In 1789, a great struggle raged between the Parliaments of England and Ireland on the question of creating the Prince of Wales Regent during the insanity of George the Third. The Prince at this time had been bound up, politically and socially, with the Whigs. Pitt, fearing that the Regency might prove fatal to his ambition and his Cabinet, resisted the heir-apparent's right to the prerogative of his father, and declared that 'the Prince had no better right to administer the government during his father's incapacity than any other subject of the realm.' An address to the Prince from the Irish Parliament requested that he would 'take upon himself the government of Ireland during the continuation of the King's indisposition, and no longer; and under the title of Prince Regent of Ireland, in the name, and on behalf of his Majesty, to exercise, according to the laws and constitution of that kingdom, all regal powers, jurisdiction, and prerogatives to the crown and government thereof belonging.'
Pelham, speaking of 'the tricks and intrigues of Mr. Pitt's faction,' adds, 'I have not time to express how strongly the Prince is affected by the confidence and attachment of the Irish Parliament.' Portland takes the same tone. The Buckingham Papers afford rich material for a history of this struggle. The noble editor admits that 'the Parliament of Ireland preserved the unquestionable right of deciding the Regency in their own way. The position of Lord Buckingham602 had become peculiarly embarrassing. What course should be taken in the event of such an address being carried? The predicament was so strange, and involved constitutional considerations of such importance, as to give the most serious disquietude to the Administration.'603
Hopes were felt that the King might recover. The Viceroy receives instructions to use obstructive tactics, 'to use every possible endeavour, by all means in your power, debating every question, dividing upon every question, moving adjournment upon adjournment, and every other mode that can be suggested, to gain time!'604 But the Viceroy did more. He openly threatened to make each opponent 'the victim of his vote.' Fitzgibbon was promised the seals and a peerage if he succeeded for Pitt. Lures and threats were alternately held out. The peerages of Kilmaine, Glentworth, and Cloncurry were sold for hard cash, and the proceeds laid out in the purchase of members. Meanwhile the King got well. Thereupon the Master of the Rolls, the Treasurer, the Clerk of Permits, the Postmaster-general, the Secretary of War, the Comptroller of Stamps, and other public servants, were dismissed. The Duke of Leinster, Lord Shannon, the Ponsonbys were cashiered. Employments that had long remained dormant were revived, sinecures created, salaries increased; while such offices as the Board of Stamps and Accounts, hitherto filled by one, became a joint concern. The weigh-mastership of Cork was divided into three parts, the duties of which were discharged by deputies, while the principals, who pocketed the profits, held seats in Parliament. In 1790, one hundred and ten placemen were members of the House. The Viceroy, Buckingham, during his short régime, added 13,040l. a year to the pension list; the names of the recipients are already on record. On the other hand, some men who had taken the Prince's side in the contest lost their pensions. O'Leary may have been in this batch.605 Croly, in his 'Life of George IV,' dilates on the intimate relations which subsisted between the Prince and the priest, and adds that O'Leary was no unskilful medium of intercourse between his Church and the Whigs, and contributed in no slight degree to the popularity of the Prince in Ireland. According to Buckley, the Prince patronised O'Leary to such an extent that rumour whispered it was by him the marriage ceremony with Mrs. Fitzherbert had been performed.

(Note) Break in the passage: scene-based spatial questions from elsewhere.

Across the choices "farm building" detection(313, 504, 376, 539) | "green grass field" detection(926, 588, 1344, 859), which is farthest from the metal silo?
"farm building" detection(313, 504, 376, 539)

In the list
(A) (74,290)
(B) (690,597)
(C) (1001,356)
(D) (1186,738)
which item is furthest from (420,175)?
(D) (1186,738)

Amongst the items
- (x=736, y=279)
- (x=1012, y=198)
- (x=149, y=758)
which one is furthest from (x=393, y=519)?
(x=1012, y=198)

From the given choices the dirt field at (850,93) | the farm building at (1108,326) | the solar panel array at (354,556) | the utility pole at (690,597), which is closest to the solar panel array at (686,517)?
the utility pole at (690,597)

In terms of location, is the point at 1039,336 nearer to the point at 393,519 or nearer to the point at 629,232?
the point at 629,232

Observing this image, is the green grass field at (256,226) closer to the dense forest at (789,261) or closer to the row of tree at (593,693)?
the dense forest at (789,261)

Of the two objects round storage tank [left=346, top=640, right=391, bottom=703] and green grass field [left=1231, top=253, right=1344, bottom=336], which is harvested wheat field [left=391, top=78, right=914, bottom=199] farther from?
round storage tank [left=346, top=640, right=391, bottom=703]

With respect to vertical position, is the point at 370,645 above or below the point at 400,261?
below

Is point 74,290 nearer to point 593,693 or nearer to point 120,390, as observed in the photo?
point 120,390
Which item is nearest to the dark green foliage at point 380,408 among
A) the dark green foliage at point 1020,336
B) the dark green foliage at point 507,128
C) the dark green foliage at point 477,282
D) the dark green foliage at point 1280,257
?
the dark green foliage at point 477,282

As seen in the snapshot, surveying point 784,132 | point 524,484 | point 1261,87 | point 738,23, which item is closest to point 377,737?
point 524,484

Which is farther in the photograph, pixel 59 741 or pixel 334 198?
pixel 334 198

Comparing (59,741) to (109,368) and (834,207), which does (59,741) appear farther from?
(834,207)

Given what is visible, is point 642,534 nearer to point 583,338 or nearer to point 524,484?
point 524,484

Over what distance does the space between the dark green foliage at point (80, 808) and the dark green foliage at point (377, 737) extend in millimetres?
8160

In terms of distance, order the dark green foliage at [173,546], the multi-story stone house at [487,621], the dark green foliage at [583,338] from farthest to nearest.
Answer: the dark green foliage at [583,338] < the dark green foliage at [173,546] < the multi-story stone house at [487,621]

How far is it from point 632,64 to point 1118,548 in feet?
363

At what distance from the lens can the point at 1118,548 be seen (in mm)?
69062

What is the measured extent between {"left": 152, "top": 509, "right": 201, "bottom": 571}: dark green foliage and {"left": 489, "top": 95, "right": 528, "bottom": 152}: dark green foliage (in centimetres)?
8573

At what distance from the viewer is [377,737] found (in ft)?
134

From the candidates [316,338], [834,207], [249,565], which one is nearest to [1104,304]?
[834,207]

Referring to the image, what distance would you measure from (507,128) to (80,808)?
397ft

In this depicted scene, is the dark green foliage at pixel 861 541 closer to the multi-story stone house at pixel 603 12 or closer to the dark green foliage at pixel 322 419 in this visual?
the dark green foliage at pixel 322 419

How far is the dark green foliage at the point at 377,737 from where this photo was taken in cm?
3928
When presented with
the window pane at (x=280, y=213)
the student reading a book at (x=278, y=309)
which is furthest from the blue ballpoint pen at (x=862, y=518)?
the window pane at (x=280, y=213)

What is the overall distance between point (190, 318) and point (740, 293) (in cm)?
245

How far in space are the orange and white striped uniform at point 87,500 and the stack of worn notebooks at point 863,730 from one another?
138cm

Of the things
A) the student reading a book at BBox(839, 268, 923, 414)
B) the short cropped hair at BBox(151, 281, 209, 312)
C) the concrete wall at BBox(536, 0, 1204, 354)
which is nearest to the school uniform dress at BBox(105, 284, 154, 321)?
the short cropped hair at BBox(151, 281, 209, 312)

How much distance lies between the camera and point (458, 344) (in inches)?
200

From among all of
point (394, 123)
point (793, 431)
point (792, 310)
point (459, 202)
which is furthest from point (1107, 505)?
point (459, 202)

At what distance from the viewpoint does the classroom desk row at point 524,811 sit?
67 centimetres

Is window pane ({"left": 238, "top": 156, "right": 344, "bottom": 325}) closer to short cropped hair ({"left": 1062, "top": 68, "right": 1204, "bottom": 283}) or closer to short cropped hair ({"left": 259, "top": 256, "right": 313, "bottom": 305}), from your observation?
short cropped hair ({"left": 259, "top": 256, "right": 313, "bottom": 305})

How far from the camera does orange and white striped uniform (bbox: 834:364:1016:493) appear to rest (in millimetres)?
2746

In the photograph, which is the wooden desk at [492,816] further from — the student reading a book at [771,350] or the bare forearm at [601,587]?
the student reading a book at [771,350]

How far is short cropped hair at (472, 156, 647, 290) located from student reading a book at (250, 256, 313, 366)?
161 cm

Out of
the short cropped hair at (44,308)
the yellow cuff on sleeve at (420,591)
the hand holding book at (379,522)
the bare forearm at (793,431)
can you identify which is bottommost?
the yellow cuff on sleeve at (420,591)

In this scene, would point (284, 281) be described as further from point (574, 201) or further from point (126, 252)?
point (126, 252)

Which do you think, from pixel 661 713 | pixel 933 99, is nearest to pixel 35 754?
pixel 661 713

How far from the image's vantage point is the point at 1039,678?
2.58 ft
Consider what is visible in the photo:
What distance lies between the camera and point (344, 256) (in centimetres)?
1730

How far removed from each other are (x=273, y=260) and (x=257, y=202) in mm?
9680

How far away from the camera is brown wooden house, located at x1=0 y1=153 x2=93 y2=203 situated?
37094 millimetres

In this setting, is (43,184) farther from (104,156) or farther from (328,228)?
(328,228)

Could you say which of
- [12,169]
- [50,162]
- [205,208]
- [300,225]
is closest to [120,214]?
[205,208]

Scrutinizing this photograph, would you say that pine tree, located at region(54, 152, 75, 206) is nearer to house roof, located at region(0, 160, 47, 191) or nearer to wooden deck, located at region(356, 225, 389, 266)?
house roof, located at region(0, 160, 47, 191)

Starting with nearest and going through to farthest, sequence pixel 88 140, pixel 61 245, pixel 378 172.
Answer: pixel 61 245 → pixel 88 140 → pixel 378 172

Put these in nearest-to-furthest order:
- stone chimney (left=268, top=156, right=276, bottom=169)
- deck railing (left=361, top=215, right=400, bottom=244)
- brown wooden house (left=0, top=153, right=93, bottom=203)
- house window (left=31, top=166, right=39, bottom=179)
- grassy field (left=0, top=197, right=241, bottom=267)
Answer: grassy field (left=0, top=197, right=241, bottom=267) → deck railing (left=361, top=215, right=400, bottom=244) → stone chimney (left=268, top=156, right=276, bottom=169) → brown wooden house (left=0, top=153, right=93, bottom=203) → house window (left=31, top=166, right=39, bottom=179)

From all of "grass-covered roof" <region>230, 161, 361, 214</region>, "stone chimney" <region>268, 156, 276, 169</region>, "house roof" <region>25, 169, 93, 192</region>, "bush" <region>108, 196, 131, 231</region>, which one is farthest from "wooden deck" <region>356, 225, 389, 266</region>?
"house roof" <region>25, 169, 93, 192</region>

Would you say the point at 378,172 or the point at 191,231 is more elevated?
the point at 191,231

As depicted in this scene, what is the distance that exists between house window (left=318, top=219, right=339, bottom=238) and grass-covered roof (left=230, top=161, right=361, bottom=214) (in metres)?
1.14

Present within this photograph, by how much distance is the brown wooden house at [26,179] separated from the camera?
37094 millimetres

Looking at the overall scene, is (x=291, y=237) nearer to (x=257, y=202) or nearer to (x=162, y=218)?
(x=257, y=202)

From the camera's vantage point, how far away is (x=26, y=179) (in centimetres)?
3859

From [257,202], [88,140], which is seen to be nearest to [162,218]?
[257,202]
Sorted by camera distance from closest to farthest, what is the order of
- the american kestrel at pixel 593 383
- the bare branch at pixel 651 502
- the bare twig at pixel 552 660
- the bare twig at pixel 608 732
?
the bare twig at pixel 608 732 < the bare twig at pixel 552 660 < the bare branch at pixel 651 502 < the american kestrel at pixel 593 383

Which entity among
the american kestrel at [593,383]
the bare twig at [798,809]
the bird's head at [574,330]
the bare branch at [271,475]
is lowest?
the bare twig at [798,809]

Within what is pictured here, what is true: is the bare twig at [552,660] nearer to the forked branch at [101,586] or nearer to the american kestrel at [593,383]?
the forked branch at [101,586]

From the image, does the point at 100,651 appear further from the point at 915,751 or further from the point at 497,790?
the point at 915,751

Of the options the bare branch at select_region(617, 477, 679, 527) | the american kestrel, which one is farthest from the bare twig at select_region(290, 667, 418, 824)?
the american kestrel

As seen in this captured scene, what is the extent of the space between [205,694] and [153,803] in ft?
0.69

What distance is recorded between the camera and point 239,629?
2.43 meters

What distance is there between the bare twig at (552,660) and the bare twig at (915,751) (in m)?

Barrington, describing the chastisement applied to those who, in Ireland, favoured the appointment of the Prince as Regent, says: 'Lord Buckingham vented his wrath on the country;' but what proof have we that the alleged agent of the Castle, O'Leary, incurred that Viceroy's displeasure?
In 1789, the year O'Leary removed permanently to London, he settled down, at the Spanish Ambassador's Chapel in London, as an assistant priest to Dr. Hussey, and, apparently, a most unwelcome one. An extraordinary pamphlet, not known to his biographers, was privately issued by O'Leary referring to a feud between himself and Dr. Hussey. At page 11 O'Leary writes: —
The old clerk told me in the vestry, 'that I might now return to Ireland, as my enemy, the Marquis of Buckingham, had returned to England.' Surprised how or where the clerk of a vestry could get such an insulting information, I recollected that his master [Dr. Hussey] had told me some time before that he had seen a letter from the Marquis of Buckingham, when Viceroy of Ireland, to some nobleman or gentleman of the English Catholic Committee, wherein he depicted the Catholics of that kingdom in very unfavourable if not odious colours, and painted me as one of the ringleaders.606
This serves to explain Dr. England's remark in 1822, when accounting for O'Leary's permanent removal to London, that 'his residence in Ireland had become painful;'607 but elsewhere in his book he assigns a different reason for the change.
It has been stated [he writes] that a secret condition was annexed to this grant, binding O'Leary to reside in England,608 and preventing him from further interference in the political concerns of the empire. The fact, however, is that O'Leary had made previous arrangements for a permanent residence in London – not only as being more favourable to his health, which generally suffered by his visits to Dublin, but from a rational conviction that the great seat of influence and power was the proper sphere of his benevolent exertions.
This biographer did not know O'Leary personally; his conjecture, or explanation, is plausible. But few men would remove for their health to the purlieus of St. Giles and Soho, the mission with which O'Leary had most to do. Its fearful squalor at the period described is curiously shown in Clinch's recently published 'Bloomsbury and St. Giles.' It will be remembered that the preacher of his funeral sermon conveys that the migration in 1789 was caused by O'Leary's refusal to write in a venal Dublin print against the party with whom he had long been associated. Snubbed by the Viceroy, Buckingham, his usefulness at Dublin Castle was now a thing of the past; but yet, as he could not afford to give up all State endowment, I suspect that he settled down in London in some undefined diplomatic rôle, where his tact and influence would find a field for exercise. A most careful memoir of O'Leary, ending with the words 'Requiescat in pace' – written probably by his friend and co-religionist Plowden – appears in the 'Gentleman's Magazine' for February 1802. It contains some facts not noticed by his more diffuse biographers. 'This laudable conduct,' we are told, 'did not escape the attention of the Irish Government, and induced them, when he quitted Ireland, to recommend him to men of power in this country.' I believe that O'Leary's removal to London was made under Government auspices, extended in the hope that, by his diplomatic power, it might lead to useful knowledge and results.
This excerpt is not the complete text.